Compressor.io (free) – An insanely great tool for compressing images into less space without pixelation, poor quality, etc.
Content calendar & process
Asana (free, paid plans available) – All of my project management, including my content calendar, client management, and everything else that needs to get done, lives in Asana. I’m forever grateful to Megan Minns, as well as Louise Henry, for creating courses that helped me learn everything so I can stay sane in project management.
CoSchedule (paid tool, free trial available) – Brilliant for marketing teams and/or businesses that outsource parts of the content creation process. I used to use CoSchedule, but once I learned how to manage my content with Asana, I fully switched to Asana as it’s a free tool.
ConvertKit (paid tool, free trial available) – My email marketing tool of choice, great if you’re a solo creator/business owner and want to connect with your audience, share your content, and build automations.
Constant Contact (paid tool, free trial available) – Great for larger teams that need more advanced features like advanced tracking, ecommerce integration, and more.
Later (free, paid plans available) – All my Instagram posts are scheduled through Later’s free plan.
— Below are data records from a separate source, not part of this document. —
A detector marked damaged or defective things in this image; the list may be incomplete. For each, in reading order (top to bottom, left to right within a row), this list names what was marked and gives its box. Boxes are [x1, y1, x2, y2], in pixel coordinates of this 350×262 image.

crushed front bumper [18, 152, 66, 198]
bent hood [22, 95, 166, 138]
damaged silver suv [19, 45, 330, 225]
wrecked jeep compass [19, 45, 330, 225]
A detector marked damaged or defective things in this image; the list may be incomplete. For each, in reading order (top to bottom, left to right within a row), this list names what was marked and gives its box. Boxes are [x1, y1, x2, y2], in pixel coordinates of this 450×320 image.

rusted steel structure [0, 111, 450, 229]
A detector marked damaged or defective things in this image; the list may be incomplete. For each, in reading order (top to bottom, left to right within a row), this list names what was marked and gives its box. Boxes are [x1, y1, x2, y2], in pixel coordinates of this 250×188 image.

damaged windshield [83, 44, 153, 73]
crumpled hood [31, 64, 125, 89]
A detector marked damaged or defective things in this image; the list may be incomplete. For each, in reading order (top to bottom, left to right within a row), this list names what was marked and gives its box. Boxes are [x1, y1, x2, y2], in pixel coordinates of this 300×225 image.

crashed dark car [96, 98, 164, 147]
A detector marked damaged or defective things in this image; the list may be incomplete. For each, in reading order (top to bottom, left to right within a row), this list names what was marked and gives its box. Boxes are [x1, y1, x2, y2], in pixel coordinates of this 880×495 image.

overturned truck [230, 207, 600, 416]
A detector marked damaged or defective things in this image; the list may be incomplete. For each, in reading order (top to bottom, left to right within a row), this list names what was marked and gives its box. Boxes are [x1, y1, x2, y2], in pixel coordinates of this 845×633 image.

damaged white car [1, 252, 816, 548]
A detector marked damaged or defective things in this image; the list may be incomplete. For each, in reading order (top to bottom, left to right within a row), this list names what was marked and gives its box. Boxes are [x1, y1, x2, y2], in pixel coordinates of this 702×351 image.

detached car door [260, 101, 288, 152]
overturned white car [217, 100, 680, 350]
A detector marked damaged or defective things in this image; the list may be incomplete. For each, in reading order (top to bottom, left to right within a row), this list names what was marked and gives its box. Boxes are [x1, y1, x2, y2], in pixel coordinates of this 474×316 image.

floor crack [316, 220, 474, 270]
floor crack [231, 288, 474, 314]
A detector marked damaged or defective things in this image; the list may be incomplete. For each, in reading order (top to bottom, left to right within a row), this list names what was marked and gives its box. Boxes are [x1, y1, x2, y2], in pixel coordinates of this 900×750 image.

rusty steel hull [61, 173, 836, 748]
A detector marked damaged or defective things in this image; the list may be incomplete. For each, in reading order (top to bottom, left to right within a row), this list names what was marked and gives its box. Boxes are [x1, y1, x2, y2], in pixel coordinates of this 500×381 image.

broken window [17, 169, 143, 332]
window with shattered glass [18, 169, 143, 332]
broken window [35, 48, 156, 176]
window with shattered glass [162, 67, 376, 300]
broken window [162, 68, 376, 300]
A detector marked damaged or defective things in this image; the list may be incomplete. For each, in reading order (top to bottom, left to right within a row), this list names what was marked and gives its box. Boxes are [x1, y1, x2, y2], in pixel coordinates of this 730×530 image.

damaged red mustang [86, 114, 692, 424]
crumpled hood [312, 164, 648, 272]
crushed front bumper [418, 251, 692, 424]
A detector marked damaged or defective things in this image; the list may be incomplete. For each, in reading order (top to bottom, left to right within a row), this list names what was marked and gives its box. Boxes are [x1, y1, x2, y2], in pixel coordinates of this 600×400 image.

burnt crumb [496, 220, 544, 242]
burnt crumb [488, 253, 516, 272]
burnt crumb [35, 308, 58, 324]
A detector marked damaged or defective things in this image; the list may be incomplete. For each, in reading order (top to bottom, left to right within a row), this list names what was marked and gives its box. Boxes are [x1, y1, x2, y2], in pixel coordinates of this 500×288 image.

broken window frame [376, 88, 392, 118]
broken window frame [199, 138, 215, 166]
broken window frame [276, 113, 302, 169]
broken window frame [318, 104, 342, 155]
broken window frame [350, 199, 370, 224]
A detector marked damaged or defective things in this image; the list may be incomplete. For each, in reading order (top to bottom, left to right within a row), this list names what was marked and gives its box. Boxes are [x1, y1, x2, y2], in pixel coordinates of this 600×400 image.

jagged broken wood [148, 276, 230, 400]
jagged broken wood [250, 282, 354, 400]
If I didn’t do it this way, I’d hardly stay consistent on Instagram!
Pretty Links – I use the Pretty Links plugin to shorten my links for podcast shownotes, so that I can use them in the actual episode and direct listeners to marijanakay.com/9, for example, instead of a long link.
Yoast SEO – Great for readability checks and adding meta descriptions.
CoSchedule’s Click to Tweet – Brilliant for adding tweetable nuggets in blog posts.
(Please note: some of the linked tools are affiliate links, meaning I’ll get a small commission if you choose a paid plan.)
That’s it—it’s your turn! What are you doing to be quicker and more efficient in your content marketing?